The major pollens present Monday were oak, pine, mulberry, sycamore, sweet gum and birch.
Green Week arrived about two weeks early this year, as have the azaleas and pretty much everything else. They usually happen in tandem over Spring Break—the first week of April. It's a safe bet they're icing down the roots of the azaleas at Augusta National to hold back the blooms for Masters time.

You can tell which cars in ATL are garaged and which aren't. Here's the roof my car (a VW), for example. It's black. The first pic was taken after leaving it outside a couple days. The second after washing, an hour later in the same spot. That greenish/yellowish fine particulate matter is what gives the week its name. And if you look closely, you can see that it's already starting to come back after an hour. It's pernicious.

Here's another pic of the hood from another angle:

Other things to do in ATL besides breathing that shit in and complaining about the weather: catch an early morning fish (pic) at the Atlanta Fish Market (Yum!, btw):

or spend a pleasantly warm weekend at Wesdom's Ultimate Frisbee/Disc tourney!

19 March 2012

I think that I shall never see...
******
Work order: Write out the part of the Green Week post between "Green Week arrived" and "hour. It's pernicious.", inclusive.

Data provided:
******
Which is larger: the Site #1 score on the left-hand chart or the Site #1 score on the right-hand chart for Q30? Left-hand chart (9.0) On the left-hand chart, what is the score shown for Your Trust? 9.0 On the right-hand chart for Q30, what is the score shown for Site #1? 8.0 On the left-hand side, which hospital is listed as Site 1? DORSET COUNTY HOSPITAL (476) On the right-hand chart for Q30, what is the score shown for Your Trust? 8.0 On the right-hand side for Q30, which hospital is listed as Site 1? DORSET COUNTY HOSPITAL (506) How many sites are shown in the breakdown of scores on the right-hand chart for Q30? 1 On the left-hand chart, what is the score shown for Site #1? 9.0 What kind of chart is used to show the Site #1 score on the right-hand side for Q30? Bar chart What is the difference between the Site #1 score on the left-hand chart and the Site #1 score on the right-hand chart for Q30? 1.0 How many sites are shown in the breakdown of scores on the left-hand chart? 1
******
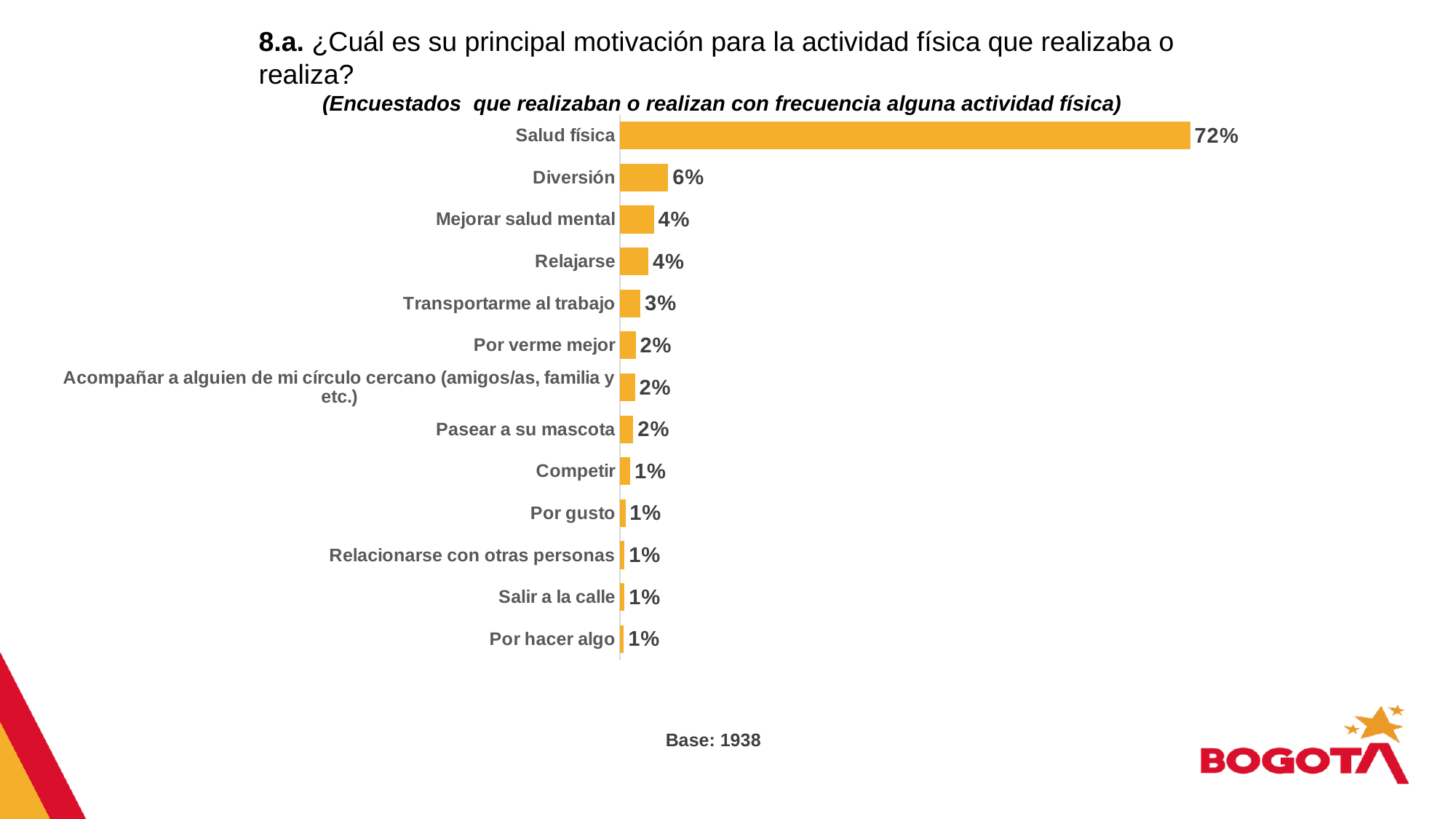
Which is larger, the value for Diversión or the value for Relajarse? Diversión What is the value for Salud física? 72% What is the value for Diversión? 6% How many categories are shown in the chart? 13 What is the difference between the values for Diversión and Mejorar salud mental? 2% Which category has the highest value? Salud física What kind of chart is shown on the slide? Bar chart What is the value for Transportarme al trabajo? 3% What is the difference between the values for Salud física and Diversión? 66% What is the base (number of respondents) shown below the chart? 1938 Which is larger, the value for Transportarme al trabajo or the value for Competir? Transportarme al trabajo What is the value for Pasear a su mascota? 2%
******
Exercise output:
Green Week arrived about two weeks early this year, as have the azaleas and pretty much everything else. They usually happen in tandem over Spring Break—the first week of April. It's a safe bet they're icing down the roots of the azaleas at Augusta National to hold back the blooms for Masters time.

You can tell which cars in ATL are garaged and which aren't. Here's the roof my car (a VW), for example. It's black. The first pic was taken after leaving it outside a couple days. The second after washing, an hour later in the same spot. That greenish/yellowish fine particulate matter is what gives the week its name. And if you look closely, you can see that it's already starting to come back after an hour. It's pernicious.